DATA RECORDS section start

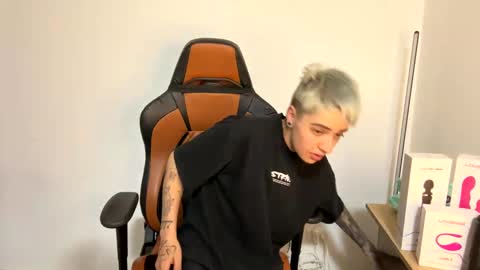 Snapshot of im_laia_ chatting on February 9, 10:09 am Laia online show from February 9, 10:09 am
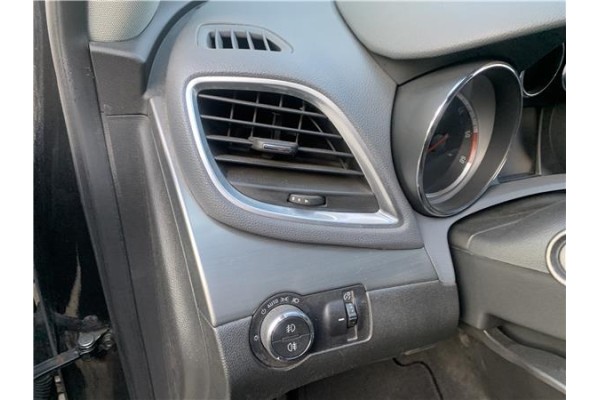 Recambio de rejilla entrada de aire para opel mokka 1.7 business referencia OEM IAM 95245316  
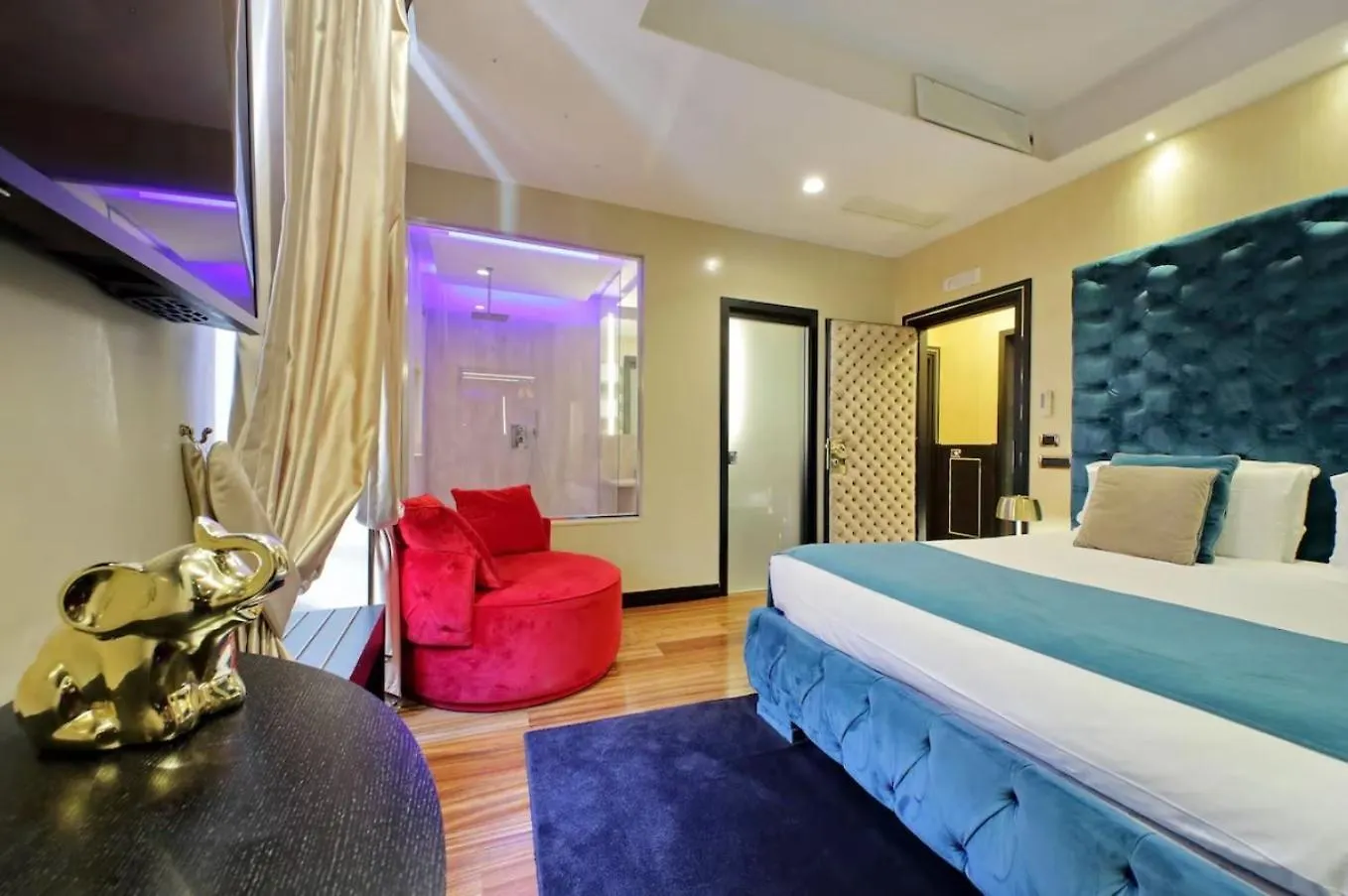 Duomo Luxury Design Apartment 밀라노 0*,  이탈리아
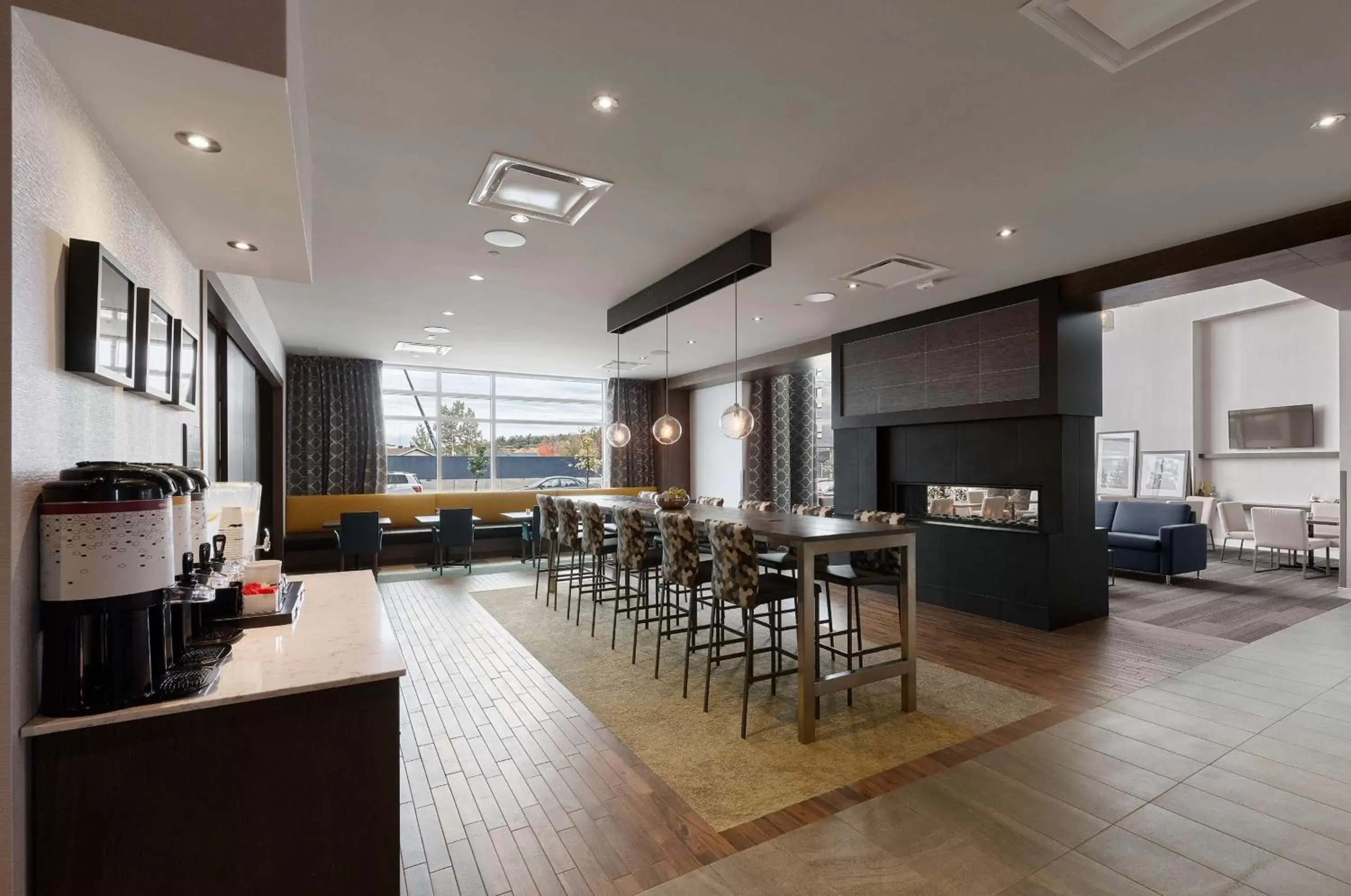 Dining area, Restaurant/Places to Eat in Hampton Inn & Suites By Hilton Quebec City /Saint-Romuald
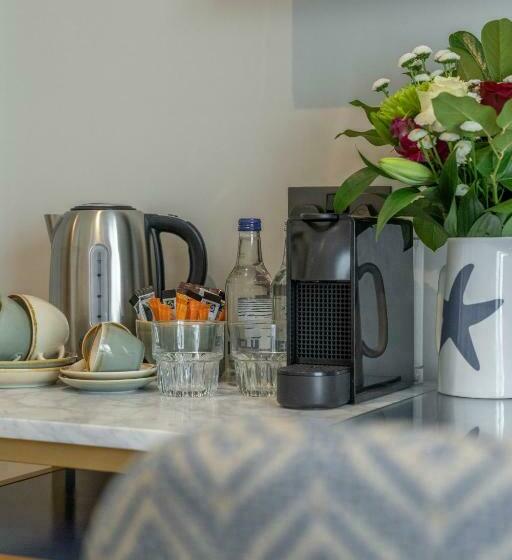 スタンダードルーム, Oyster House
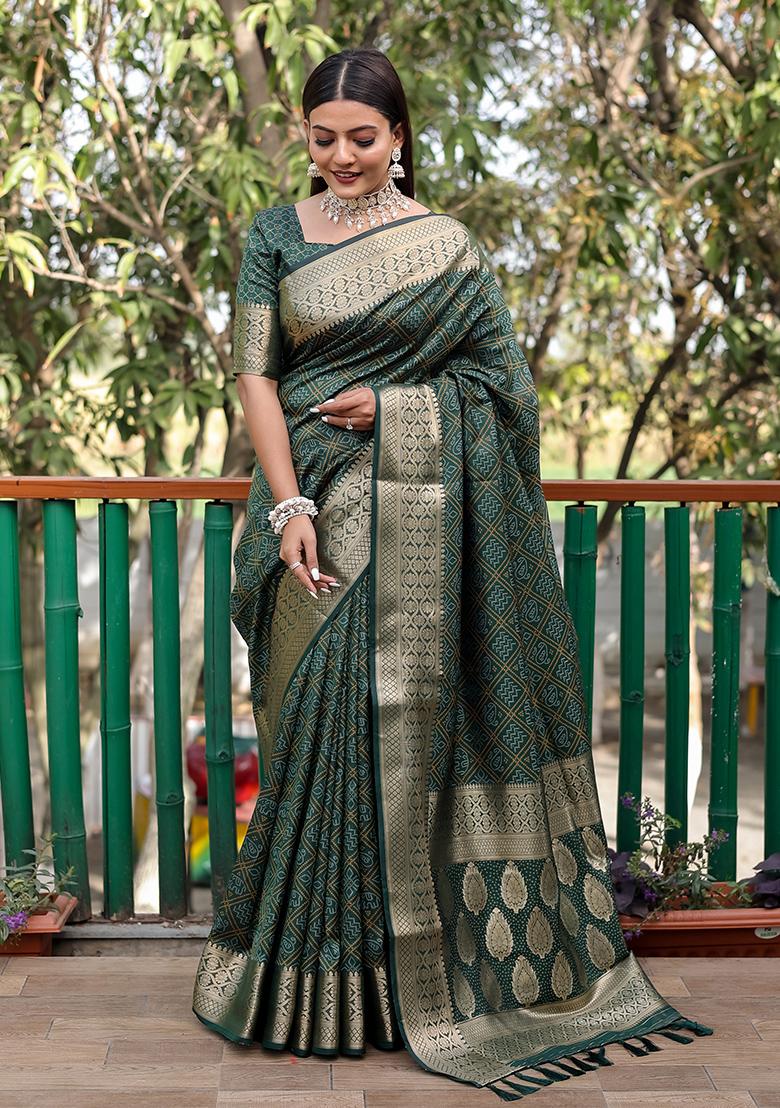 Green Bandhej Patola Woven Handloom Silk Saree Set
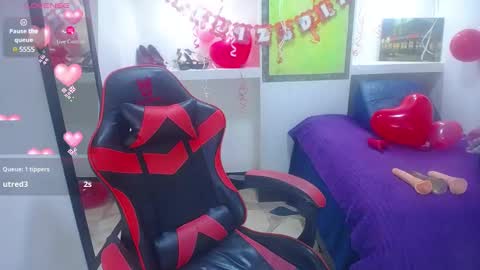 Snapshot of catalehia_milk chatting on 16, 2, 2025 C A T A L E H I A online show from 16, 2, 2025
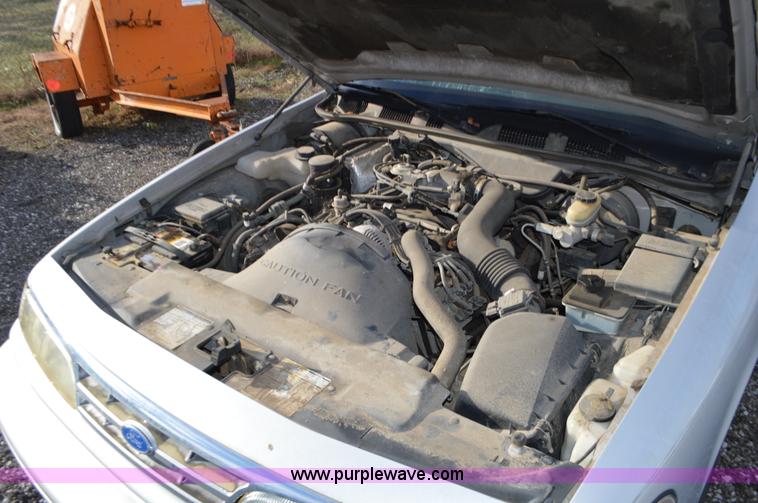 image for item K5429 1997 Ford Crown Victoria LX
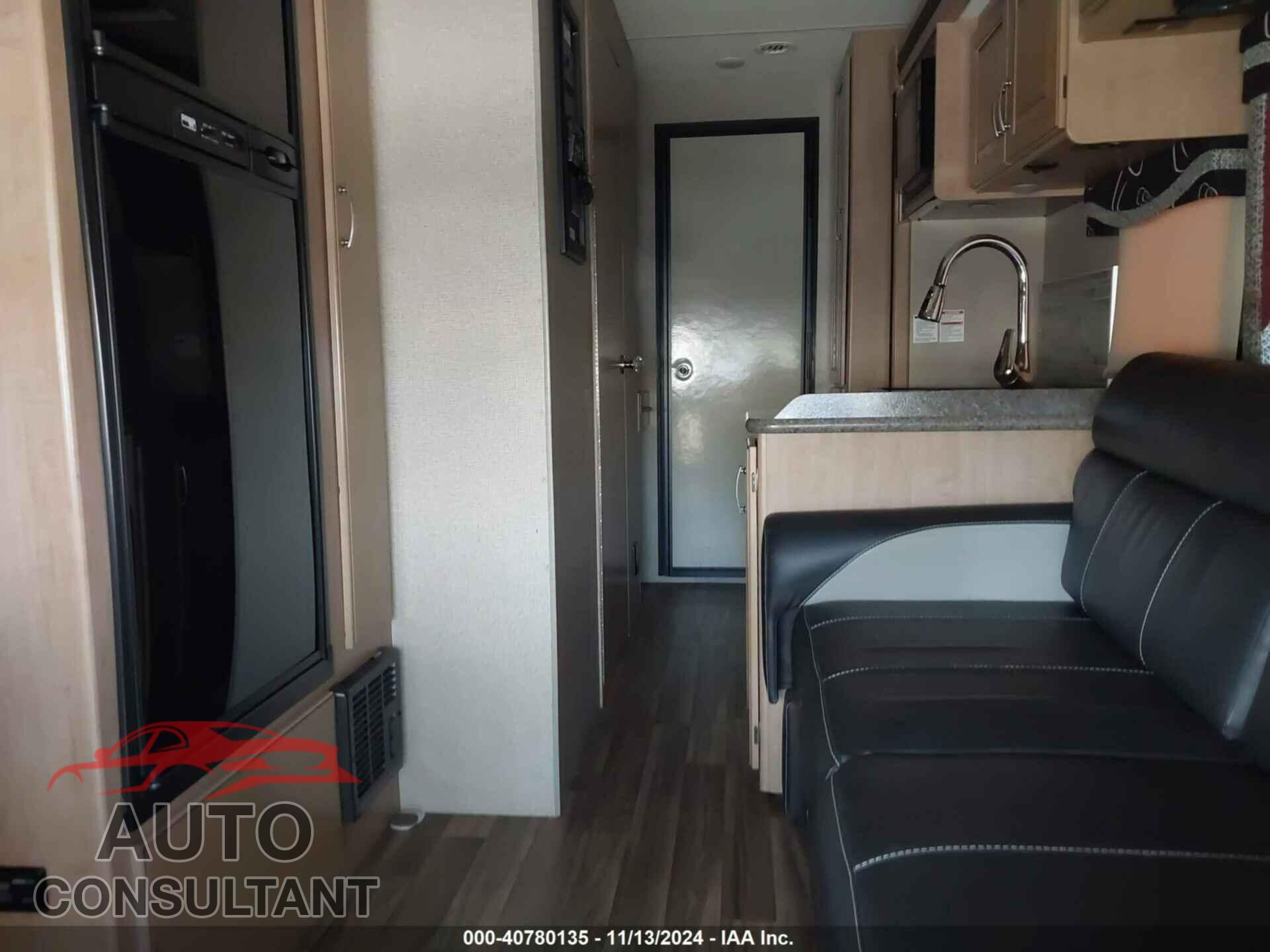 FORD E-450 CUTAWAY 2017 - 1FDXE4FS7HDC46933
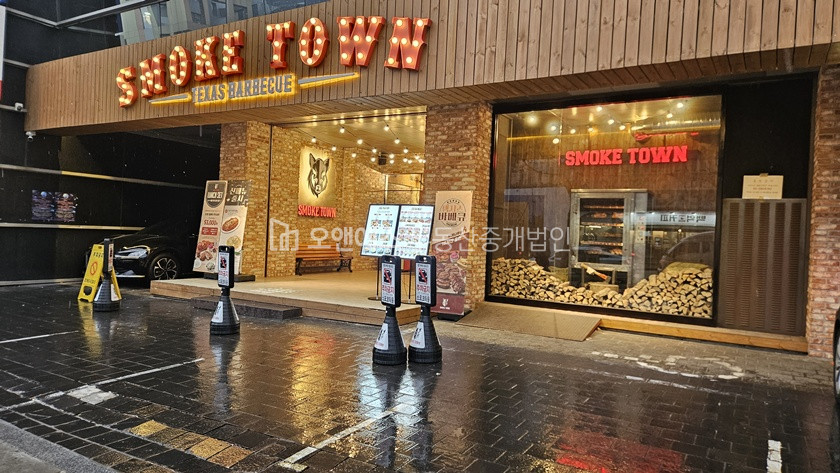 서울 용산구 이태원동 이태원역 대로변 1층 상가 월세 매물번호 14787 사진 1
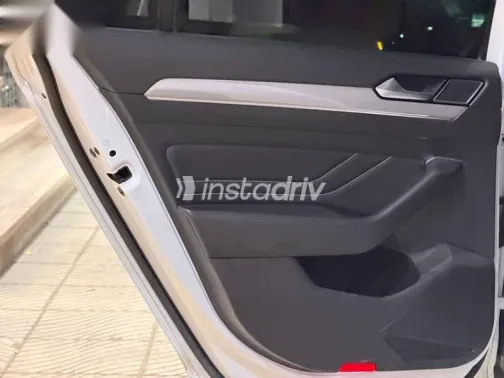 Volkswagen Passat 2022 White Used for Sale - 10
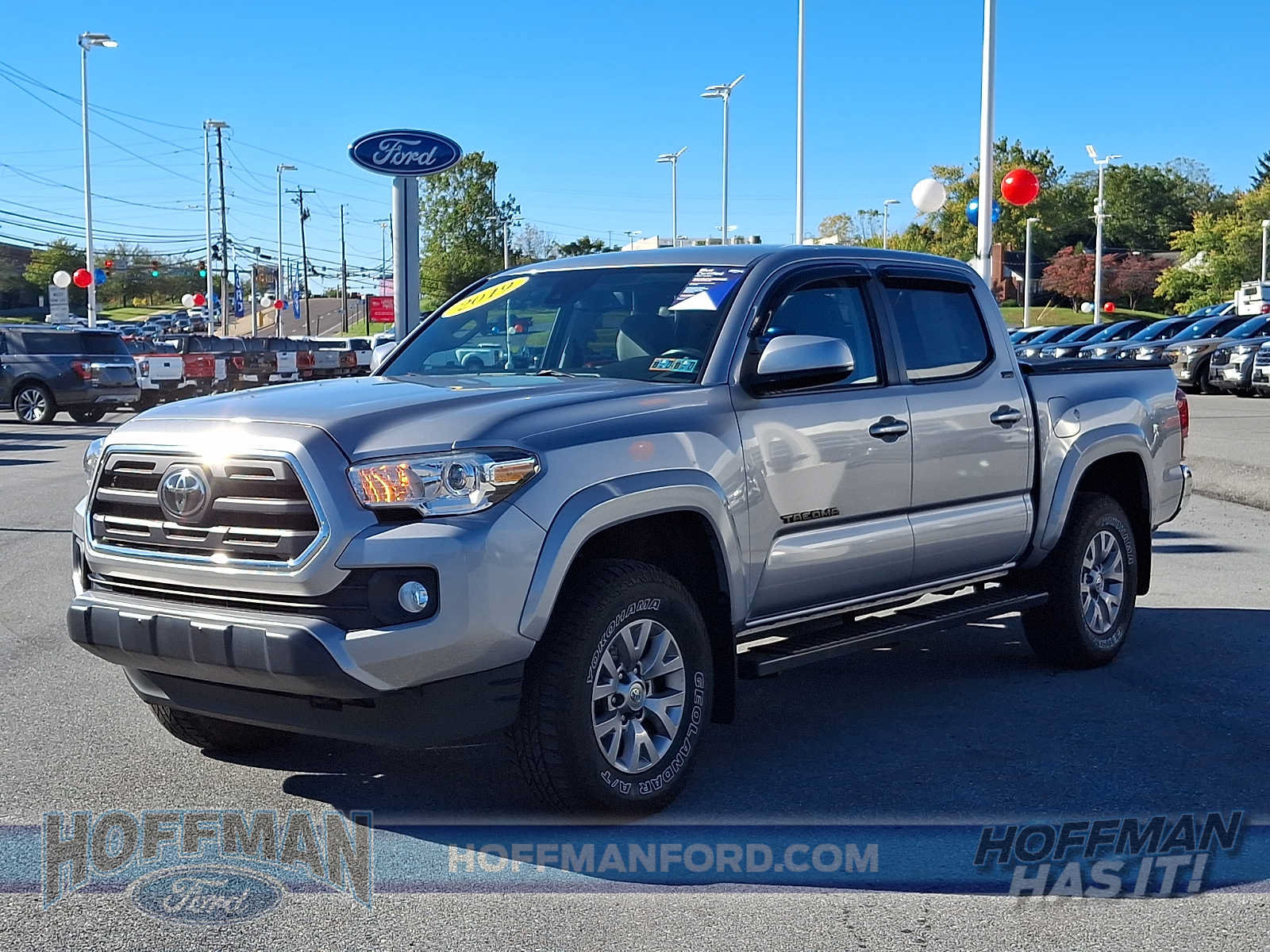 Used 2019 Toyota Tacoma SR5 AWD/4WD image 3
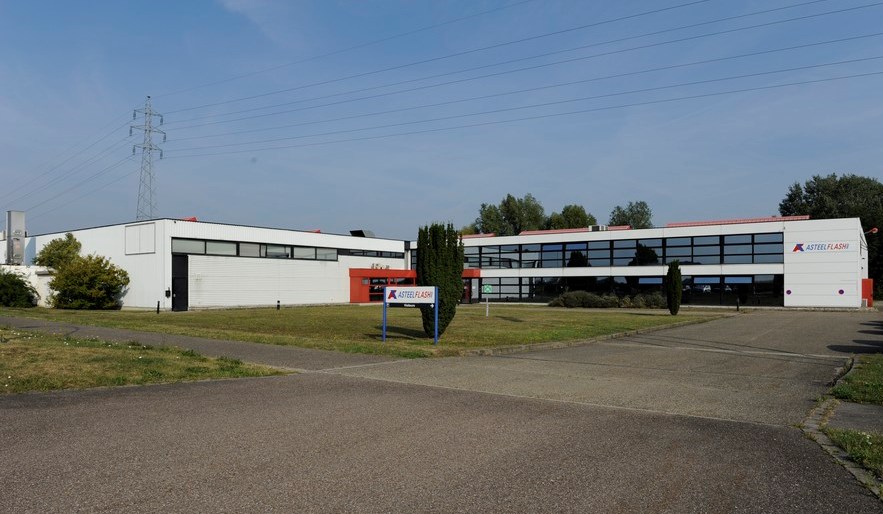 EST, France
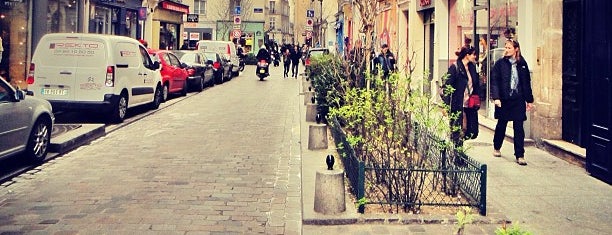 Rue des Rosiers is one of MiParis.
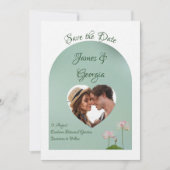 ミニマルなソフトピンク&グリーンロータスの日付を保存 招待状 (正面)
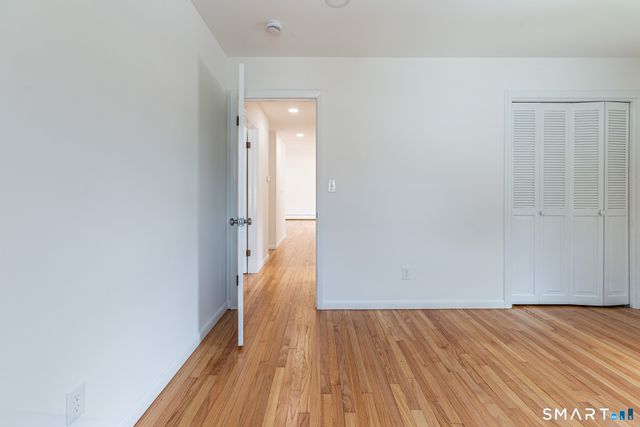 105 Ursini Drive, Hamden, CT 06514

DATA RECORDS section end

WHAT TO DO
Once the line containing "image for item" is located, write out exactly that line and each one after it to the end of the records above, excluding pictures and nothing else.

ANSWER TO THIS TASK
 image for item K5429 1997 Ford Crown Victoria LX
 FORD E-450 CUTAWAY 2017 - 1FDXE4FS7HDC46933
 서울 용산구 이태원동 이태원역 대로변 1층 상가 월세 매물번호 14787 사진 1
 Volkswagen Passat 2022 White Used for Sale - 10
 Used 2019 Toyota Tacoma SR5 AWD/4WD image 3
 EST, France
 Rue des Rosiers is one of MiParis.
 ミニマルなソフトピンク&グリーンロータスの日付を保存 招待状 (正面)
 105 Ursini Drive, Hamden, CT 06514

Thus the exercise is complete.